Ações a realizar -
- A) No texto sobre o respeito aos mortos, reescreva o trecho que começa com as palavras que contêm "arethusina1O homem se" e termina com "indiferentes e desrespeitosos.", trocando "mortos" por "falecidos".
- B) Segundo o texto sobre o respeito aos mortos, por que sepultar o primeiro morto marca o momento em que o homem se tornou humano? Responda em uma a três frases.

O “Cemitério dos Índios” será respeitado?

arethusina1O homem se tornou humano à vez em que sepultou seu primeiro morto, familiar ou amigo. Antes disso, mortos eram deixados aos abutres, expostos a todos os elementos da natureza. Ao enterrar seus mortos, o homem revelou consciência da dignidade da existência, do próximo e de si mesmo. Tanto assim foi que, com o tempo, mortos ilustres eram sepultados em verdadeiros palácios, erguidos em direção ao céu, enriquecidos pela arte e pelos tesouros de sua gente. Cemitérios tornaram-se – então e para sempre – solo sagrado, campo santo, necrópole. Quanto mais civilizados os povos, mais respeitosos são para com seus mortos. Em mão inversa, quanto mais bárbaros, mais são indiferentes e desrespeitosos.

Lista de dados -
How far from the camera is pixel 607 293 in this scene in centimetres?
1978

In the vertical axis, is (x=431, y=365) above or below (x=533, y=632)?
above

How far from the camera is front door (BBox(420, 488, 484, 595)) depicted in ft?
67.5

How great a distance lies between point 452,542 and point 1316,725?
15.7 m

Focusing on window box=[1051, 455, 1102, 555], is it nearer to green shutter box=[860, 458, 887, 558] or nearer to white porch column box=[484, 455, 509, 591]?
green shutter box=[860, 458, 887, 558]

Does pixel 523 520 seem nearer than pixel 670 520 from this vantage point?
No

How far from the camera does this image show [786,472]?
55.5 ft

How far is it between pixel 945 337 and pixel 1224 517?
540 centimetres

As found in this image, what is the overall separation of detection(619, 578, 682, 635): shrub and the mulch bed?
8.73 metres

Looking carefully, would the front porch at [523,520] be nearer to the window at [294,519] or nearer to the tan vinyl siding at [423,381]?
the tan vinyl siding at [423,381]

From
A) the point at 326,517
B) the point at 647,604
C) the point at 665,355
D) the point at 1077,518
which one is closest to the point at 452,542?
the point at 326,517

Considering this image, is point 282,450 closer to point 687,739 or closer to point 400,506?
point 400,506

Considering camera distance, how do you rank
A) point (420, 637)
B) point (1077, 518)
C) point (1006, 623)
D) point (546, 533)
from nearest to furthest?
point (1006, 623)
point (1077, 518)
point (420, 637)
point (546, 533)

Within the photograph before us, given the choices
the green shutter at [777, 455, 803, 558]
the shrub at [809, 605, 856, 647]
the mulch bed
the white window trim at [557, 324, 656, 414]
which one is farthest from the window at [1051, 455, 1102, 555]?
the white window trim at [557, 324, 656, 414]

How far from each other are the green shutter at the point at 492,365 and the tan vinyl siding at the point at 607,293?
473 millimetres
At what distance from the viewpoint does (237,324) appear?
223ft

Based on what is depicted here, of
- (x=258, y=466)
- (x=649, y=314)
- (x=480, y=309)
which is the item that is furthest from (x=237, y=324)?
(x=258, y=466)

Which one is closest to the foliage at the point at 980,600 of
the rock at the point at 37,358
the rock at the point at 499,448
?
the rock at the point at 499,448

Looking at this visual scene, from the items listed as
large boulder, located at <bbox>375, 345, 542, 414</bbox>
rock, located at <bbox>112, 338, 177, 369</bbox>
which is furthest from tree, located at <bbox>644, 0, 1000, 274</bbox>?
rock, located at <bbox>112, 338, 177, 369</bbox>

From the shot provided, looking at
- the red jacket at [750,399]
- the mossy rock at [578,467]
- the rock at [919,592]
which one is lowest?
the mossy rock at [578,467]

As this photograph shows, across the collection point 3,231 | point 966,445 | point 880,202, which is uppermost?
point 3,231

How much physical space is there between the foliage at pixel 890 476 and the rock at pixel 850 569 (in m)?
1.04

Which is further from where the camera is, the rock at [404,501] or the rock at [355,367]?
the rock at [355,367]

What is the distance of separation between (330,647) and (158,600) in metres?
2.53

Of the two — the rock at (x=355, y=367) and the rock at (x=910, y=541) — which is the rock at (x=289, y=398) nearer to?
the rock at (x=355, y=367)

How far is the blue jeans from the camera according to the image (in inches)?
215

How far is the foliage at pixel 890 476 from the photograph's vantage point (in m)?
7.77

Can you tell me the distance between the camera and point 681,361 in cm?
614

Respostas por tarefa -
- A)
arethusina1O homem se tornou humano à vez em que sepultou seu primeiro morto, familiar ou amigo. Antes disso, falecidos eram deixados aos abutres, expostos a todos os elementos da natureza. Ao enterrar seus falecidos, o homem revelou consciência da dignidade da existência, do próximo e de si mesmo. Tanto assim foi que, com o tempo, falecidos ilustres eram sepultados em verdadeiros palácios, erguidos em direção ao céu, enriquecidos pela arte e pelos tesouros de sua gente. Cemitérios tornaram-se – então e para sempre – solo sagrado, campo santo, necrópole. Quanto mais civilizados os povos, mais respeitosos são para com seus falecidos. Em mão inversa, quanto mais bárbaros, mais são indiferentes e desrespeitosos.

- B) Porque, ao enterrar seus mortos, o homem revelou consciência da dignidade da existência, do próximo e de si mesmo. Antes disso, os mortos eram deixados aos abutres, expostos a todos os elementos da natureza.